Vinnitsa: Remembering the Slaughter

by Nathan Roi

On Thursday, June 17, 2011, in the small town of Vinnitsa, some 150 kilometers south of Kiev, the capital of Ukraine, a moving ceremony was held to mark 70 years since the invasion of the Soviet Union by the German wehrmacht, marking the start of “Operation Barbarossa,” in 1941, and the beginning of the Holocaust on Soviet soil. The ceremony was held with the participation of Minister Maj. Gen. Yossi Peled, representing the government of Israel, MK Alex Miller, chair of the Knesset Education Committee, Zina Kalay-Klaitman, Israel’s ambassador to the Ukraine, Chaim Chesler, founder and chair of Limmud FSU, and other dignatories.

The Holocaust researcher, Dr Aharon Weiss, told the audience that the adults were taken separately to the execution site in the city, and then the small children. More than 25,000 people, including 5,000 children, from among the 37,000 members of the Jewish community were murdered. Just a few kilometers from the site of the slaughter, the Germans established Hitler’s easternmost command bunker.
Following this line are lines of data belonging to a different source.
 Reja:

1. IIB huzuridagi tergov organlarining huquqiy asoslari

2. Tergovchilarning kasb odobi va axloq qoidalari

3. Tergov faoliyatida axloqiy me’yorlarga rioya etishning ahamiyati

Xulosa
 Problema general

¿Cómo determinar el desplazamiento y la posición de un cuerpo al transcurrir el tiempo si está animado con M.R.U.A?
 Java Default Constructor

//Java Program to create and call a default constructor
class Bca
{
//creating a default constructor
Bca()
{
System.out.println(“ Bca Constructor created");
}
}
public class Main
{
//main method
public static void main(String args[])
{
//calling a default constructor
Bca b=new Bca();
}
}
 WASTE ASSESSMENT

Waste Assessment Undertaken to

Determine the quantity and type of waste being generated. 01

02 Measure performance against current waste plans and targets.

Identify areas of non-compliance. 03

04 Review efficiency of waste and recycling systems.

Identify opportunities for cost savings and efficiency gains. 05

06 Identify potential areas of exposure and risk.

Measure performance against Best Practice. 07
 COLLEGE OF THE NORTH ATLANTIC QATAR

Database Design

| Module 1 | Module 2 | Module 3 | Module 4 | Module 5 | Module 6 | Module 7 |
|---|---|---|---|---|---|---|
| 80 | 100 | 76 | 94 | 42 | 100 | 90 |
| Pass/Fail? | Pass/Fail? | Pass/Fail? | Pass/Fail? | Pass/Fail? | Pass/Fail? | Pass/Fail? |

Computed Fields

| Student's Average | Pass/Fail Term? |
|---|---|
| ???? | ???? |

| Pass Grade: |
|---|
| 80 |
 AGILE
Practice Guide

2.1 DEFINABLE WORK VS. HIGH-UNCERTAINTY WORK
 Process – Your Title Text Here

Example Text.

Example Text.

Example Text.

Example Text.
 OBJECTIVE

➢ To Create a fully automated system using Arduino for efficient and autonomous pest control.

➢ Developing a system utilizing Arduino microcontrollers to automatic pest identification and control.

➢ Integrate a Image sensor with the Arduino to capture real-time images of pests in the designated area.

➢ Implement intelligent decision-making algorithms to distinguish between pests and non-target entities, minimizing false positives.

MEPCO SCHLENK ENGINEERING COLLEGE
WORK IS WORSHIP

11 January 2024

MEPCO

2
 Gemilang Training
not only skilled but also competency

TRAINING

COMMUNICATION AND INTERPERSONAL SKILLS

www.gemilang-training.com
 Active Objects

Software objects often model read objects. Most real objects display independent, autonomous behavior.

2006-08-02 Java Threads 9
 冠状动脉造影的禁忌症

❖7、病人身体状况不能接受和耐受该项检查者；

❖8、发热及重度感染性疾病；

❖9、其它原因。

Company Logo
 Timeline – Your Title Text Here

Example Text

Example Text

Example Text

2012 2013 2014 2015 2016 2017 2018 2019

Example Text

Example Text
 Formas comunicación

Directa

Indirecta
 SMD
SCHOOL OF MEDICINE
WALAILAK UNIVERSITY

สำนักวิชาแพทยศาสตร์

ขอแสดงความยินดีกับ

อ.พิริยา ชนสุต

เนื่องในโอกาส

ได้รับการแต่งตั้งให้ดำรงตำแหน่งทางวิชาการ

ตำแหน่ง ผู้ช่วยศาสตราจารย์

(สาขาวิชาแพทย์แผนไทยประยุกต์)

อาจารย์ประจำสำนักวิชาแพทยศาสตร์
The ceremony of remembrance, which was conducted by a well-known Russian-Jewish actor Emanuel Vitorgan, was attended by members of the local Jewish community and participants in the Limmud FSU Conference that was taking place in the city at the same time. Other participants included Vladimir Groisman, the mayor of Vinnitsa, and Nicolai Djiga, the governor of the district, Yulia Dor, director of the Jewish Community Center in Kiev, Boris Maftzir, director of the Names Project at Yad Vashem, Idan Pesachovitch, representative of the Jewish Agency, Amir Ben Zvi of the American Joint Distribution Committee, Prof. Ilya Altman of the Conference for Jewish Material Claims against Germany, the rabbi of the Vinnitsa community, chairman of Limmud FSU in Ukraine, Osik Akselrud and its director Galina Rybnikova, and the director of the Tekuma Institute for Holocaust Studies in Ukraine, Igor Shchupak.

Minister Yossi Peled, himself a Holocaust survivor, was born in Belgium. During World War Two, he was adopted by a Christian family together with his sister, and lived under a Christian identity until the age of six. After the war, his mother returned to find him and they immigrated to Israel. At the ceremony he said, “The presence of all of us here today, and I myself, when most of my family was murdered in Auschwitz, but who became a general in the Israel Defense Forces, is overwhelming proof that the people of Israel live!

Chaim Chesler said that “the importance of Limmud lies in its efforts to create a better life for Jewish communities who have succeeded in rebuilding a new community on the ashes of the old.” Ambassador Kalay-Klaitman thanked the local residents who do not forget the past and who undertake that the memory of the murdered thousands is commemorated in a fitting and dignified manner.

During the course of the ceremony, young people from the Jewish community, which numbers only a few hundred today, placed stones and small teddy bears on the memorial in memory of the slain children. The provincial governor and the mayor of Vinnitsa laid wreaths, a siren was sounded and the national anthems of Ukraine and Israel were played. Following the ceremony, Limmud participants also placed flowers on the memorial to soldiers of the Red Army who liberated Vinnitsa in April 1944.

Vinnitsa is situated in the large province of Podolia which was the center of the Jewish Pale of Settlement, in which hundreds of thousand of Jews lived and created perhaps the world’s leading center of Jewish culture and learning. It was the center of the Hassidism Movement in the 18th and 19th centuries and some of the oldest synagogues and Jewish cemeteries in Europe were situated in its stetls and townships. Along Podolia’s rivers and railway lines – that exist to this day – are situated many of the towns and villages that were redolent of the Jewish way of life and the Yiddish language. It was this milieu that gave rise to so many leading Jewish writers, poets, thinkers and artists. It was the Pale which formed the background of the stories of Shalom Aleichem; the great theater producer Shlomo Mikhoels made several noted films there, such as Hamazel Hayehudi (“Jewish Fortune”), mabul (“Deluge”), and “Pages from the Past,” which preserved the special character of the Jews of the Pale, its culture, its humor, its art, its literature and poetry. A way of life that was swallowed up and destroyed in the Nazi maelstrom.

Summing up Limmud FSU Vinnitsa, Chaim Chesler said that he was proud that Limmud is one of the first Jewish organizations to commemorate the genocide of European Jewry that began in Ukraine, a year before the formulation of the “Final Solution of the Jewish Problem” at the notorious Wannsee Conference in January 1942. “It is Limmud’s privilege to act as a pathfinder for a better future for the reviving Jewish communities of Ukraine,” he said.